====== EXERCISE MATERIALS ======

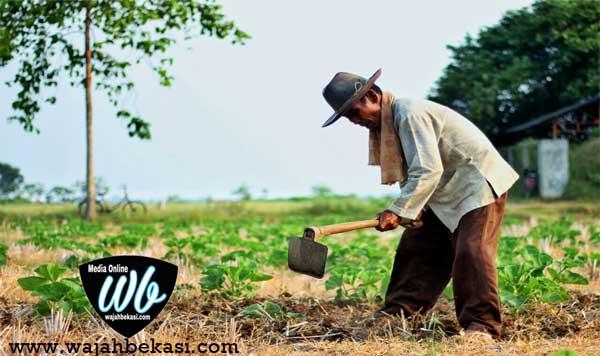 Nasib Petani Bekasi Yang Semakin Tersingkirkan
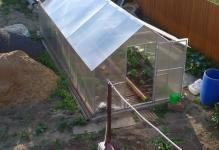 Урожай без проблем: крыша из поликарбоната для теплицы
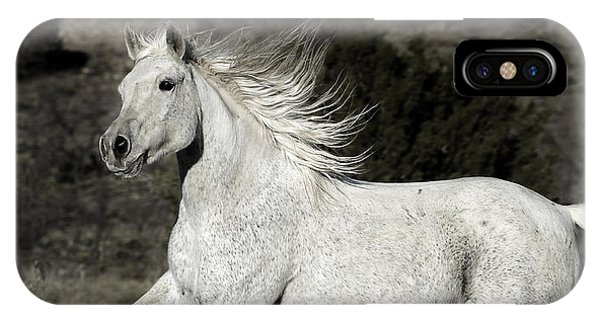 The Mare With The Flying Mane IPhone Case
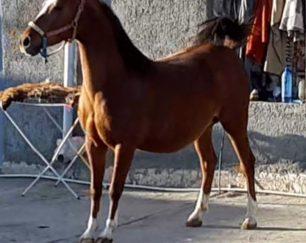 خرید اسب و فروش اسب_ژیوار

======
====== EXERCISE MATERIALS ======

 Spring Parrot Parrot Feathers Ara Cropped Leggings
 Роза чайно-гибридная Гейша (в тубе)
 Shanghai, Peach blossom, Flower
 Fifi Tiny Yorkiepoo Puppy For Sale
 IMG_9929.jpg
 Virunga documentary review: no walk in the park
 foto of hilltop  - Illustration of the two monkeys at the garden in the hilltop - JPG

======

Out of the data above, set down the lines from the one with "IMG_9929.jpg" to the one with "foto of hilltop", both included, exactly as written and with no additions.

 IMG_9929.jpg
 Virunga documentary review: no walk in the park
 foto of hilltop  - Illustration of the two monkeys at the garden in the hilltop - JPG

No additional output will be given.